> [EXERCISE TASK A] In the forum thread about carrying dogs by bicycle, what kind of trailer does mike5krnr's shorthair ride in?

> [READING TEXT]
# Carrying dogs longtail possible or suitable trailer better?



## andyh2 (Mar 8, 2008)

Considering options for carrying 2 x Labrador size dogs (60-70lbs each)

Has anyone used a Yuba / Big Dummy to carry a couple of med / large dogs, one each side in 'something' mounted on the side loaders?

Or is this a silly idea that something like a bikes at work trailer with suitable 'bodywork' would be much better for?


----------



## mike5krnr (Sep 14, 2004)

My shorthair rides in my BOB Ibex trailer...He is slowing down from Arthritis so, he gets to ride around with me still and not exert himself. I also have a enclosed trailer from DoggyRide | market leader in dog bike trailers and I haven't seen any Mundo's or Big Dummy modified yet, but I'm sure it could be done.


----------



## motomuppet (Sep 27, 2011)

^ thats awesome...my border collie is starting to slow down a bit with age...may have to look into something like that!


----------



## andyh2 (Mar 8, 2008)

That looks great for one. Do you find he's happier in one or the other? 

I've got a child double buggy to convert which would be fine for one dog. The difficulty is I'm often taking my Ma's dog along too.

I've got one of those seat post mounted leash things which works well, except my dog is unhappy on the downhills unless I really slow down to slower than she goes on the uphills!


----------



## wuzilla (Sep 9, 2008)

> [EXERCISE TASK B] Turn everything in the listing from the line containing "Does point 240,159" down to the last line of the listing into a Markdown table with the columns Row and Line. Give each line its own numbered row and leave out blank lines.

> [ITEMS]
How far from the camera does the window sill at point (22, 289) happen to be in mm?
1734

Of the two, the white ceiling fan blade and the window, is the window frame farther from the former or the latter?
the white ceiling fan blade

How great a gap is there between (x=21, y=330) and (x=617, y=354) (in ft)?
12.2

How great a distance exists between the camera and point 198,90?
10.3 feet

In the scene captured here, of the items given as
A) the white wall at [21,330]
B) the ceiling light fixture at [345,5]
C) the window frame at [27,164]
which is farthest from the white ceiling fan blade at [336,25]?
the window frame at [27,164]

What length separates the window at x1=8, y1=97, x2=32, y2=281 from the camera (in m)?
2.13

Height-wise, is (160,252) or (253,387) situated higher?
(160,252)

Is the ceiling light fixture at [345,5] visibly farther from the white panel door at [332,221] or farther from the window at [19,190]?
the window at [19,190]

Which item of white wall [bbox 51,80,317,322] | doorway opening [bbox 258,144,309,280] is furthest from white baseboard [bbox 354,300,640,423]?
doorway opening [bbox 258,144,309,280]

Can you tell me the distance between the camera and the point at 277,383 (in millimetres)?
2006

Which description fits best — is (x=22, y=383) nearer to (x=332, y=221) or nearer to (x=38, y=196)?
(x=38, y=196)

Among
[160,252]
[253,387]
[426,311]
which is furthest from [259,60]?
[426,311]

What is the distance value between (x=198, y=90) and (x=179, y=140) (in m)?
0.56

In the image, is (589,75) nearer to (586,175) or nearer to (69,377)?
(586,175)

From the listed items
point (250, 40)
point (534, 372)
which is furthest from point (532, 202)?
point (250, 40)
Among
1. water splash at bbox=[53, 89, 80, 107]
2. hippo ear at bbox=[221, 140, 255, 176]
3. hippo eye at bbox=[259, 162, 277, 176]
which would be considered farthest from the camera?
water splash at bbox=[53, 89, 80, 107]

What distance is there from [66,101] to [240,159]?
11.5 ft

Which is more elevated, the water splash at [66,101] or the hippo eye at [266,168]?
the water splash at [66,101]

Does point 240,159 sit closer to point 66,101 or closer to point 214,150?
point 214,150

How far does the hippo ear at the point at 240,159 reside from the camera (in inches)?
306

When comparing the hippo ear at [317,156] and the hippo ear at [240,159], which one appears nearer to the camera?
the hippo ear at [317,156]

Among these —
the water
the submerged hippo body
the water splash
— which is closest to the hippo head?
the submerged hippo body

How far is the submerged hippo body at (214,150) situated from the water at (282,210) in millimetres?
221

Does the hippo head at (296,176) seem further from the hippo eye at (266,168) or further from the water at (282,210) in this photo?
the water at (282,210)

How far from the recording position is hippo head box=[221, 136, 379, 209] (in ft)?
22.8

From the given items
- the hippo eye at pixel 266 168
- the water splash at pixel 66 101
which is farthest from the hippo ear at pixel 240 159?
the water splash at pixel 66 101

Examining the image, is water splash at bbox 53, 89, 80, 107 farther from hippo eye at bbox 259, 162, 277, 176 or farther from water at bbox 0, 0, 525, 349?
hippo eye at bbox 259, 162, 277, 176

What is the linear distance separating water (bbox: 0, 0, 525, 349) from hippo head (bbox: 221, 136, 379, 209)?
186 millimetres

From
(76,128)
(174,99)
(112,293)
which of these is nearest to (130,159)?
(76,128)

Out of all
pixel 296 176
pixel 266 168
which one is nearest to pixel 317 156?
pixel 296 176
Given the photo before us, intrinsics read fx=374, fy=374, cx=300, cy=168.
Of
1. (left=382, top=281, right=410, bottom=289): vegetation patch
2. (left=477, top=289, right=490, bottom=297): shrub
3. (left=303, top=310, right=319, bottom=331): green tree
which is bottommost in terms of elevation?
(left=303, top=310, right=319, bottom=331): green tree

> [FINAL ANSWER A] A BOB Ibex trailer.

> [FINAL ANSWER B]
| Row | Line |
|---|---|
| 1 | Does point 240,159 sit closer to point 66,101 or closer to point 214,150? |
| 2 | point 214,150 |
| 3 | How far does the hippo ear at the point at 240,159 reside from the camera (in inches)? |
| 4 | 306 |
| 5 | When comparing the hippo ear at [317,156] and the hippo ear at [240,159], which one appears nearer to the camera? |
| 6 | the hippo ear at [317,156] |
| 7 | Among these — |
| 8 | the water |
| 9 | the submerged hippo body |
| 10 | the water splash |
| 11 | — which is closest to the hippo head? |
| 12 | the submerged hippo body |
| 13 | How far is the submerged hippo body at (214,150) situated from the water at (282,210) in millimetres? |
| 14 | 221 |
| 15 | Does the hippo head at (296,176) seem further from the hippo eye at (266,168) or further from the water at (282,210) in this photo? |
| 16 | the water at (282,210) |
| 17 | How far from the recording position is hippo head box=[221, 136, 379, 209] (in ft)? |
| 18 | 22.8 |
| 19 | From the given items |
| 20 | - the hippo eye at pixel 266 168 |
| 21 | - the water splash at pixel 66 101 |
| 22 | which is farthest from the hippo ear at pixel 240 159? |
| 23 | the water splash at pixel 66 101 |
| 24 | Examining the image, is water splash at bbox 53, 89, 80, 107 farther from hippo eye at bbox 259, 162, 277, 176 or farther from water at bbox 0, 0, 525, 349? |
| 25 | hippo eye at bbox 259, 162, 277, 176 |
| 26 | What is the linear distance separating water (bbox: 0, 0, 525, 349) from hippo head (bbox: 221, 136, 379, 209)? |
| 27 | 186 millimetres |
| 28 | From |
| 29 | (76,128) |
| 30 | (174,99) |
| 31 | (112,293) |
| 32 | which of these is nearest to (130,159)? |
| 33 | (76,128) |
| 34 | Out of all |
| 35 | pixel 296 176 |
| 36 | pixel 266 168 |
| 37 | which one is nearest to pixel 317 156? |
| 38 | pixel 296 176 |
| 39 | Given the photo before us, intrinsics read fx=374, fy=374, cx=300, cy=168. |
| 40 | Of |
| 41 | 1. (left=382, top=281, right=410, bottom=289): vegetation patch |
| 42 | 2. (left=477, top=289, right=490, bottom=297): shrub |
| 43 | 3. (left=303, top=310, right=319, bottom=331): green tree |
| 44 | which is bottommost in terms of elevation? |
| 45 | (left=303, top=310, right=319, bottom=331): green tree |